Types of parallelism:
- Task based: do different operations in parallel
- e.g. multiply/add
- e.g. GNU Make (running subtasks in parallel)
- Suitable for multi-core CPU or networks of computers
- Data based: same operations in lock step on different data in parallel
- e.g. image ops on all pixels in an image simultaneously
- Suitable for GPUs
Latency vs Throughput:
- Latency oriented
- Get each result with minimum delay
- Get first result ASAP, even if it slows getting all results
- Throughput oriented
- Get all results back with minimum delay
- Doesn't matter how long to get each result, so long as total time is short as possible
- Large cache to speed up memory access
- Temporal/Spatial locality, Working sets (likely to use same value from
memory again, likely to use value close to used value from memory)

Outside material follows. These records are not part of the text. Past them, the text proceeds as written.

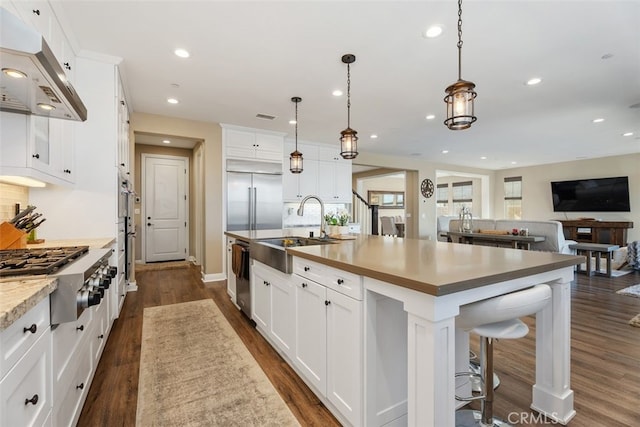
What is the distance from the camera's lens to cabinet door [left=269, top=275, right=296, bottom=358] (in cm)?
213

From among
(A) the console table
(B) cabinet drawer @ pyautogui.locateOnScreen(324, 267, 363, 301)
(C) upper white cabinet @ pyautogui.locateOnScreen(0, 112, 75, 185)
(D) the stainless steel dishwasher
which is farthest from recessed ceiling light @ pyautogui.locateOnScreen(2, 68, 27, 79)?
(A) the console table

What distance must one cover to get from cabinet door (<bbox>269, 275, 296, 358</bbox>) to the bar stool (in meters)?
1.18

- Ensure each operation has smallest probability of fetching from slow memory
- May be a good idea to pre-fetch data
- Temporal/Spatial locality, Working sets (likely to use same value from
memory again, likely to use value close to used value from memory)
- Complex control units
- Short pipelines, Branch prediction, Data forwarding
- Make each instruction finish ASAP with minimal pipeline stalls
- Short pipelines, Branch prediction, Data forwarding
- Complex, energy expensive ALUs
- Large complex transistor arrangements
- Minimise no. of clock cycles per operation, get result ASAP
- Large complex transistor arrangements
- Small caches
- For staging data
- Get blocks of data for groups of threads to work on
- Avoids separate fetches from each thread
- Not for temporally/spatially located data
- For staging data
- Simple control units
- No branch prediction or data forwarding
- Control shared by multiple threads working on different data
- Simple energy efficient ALU
- Long pipeline
- Large no. of cycles per operation, heavily pipelined
- Long wait for 1st result (filling the pipeline), following results come quickly
- Requires large no. of threads to keep processor occupied
- Conceptually, host CPU and GPU are separate devices, connected by
communication path
- Need to generate separate code for each device. Nvidia compiler for CUDA "nvcc"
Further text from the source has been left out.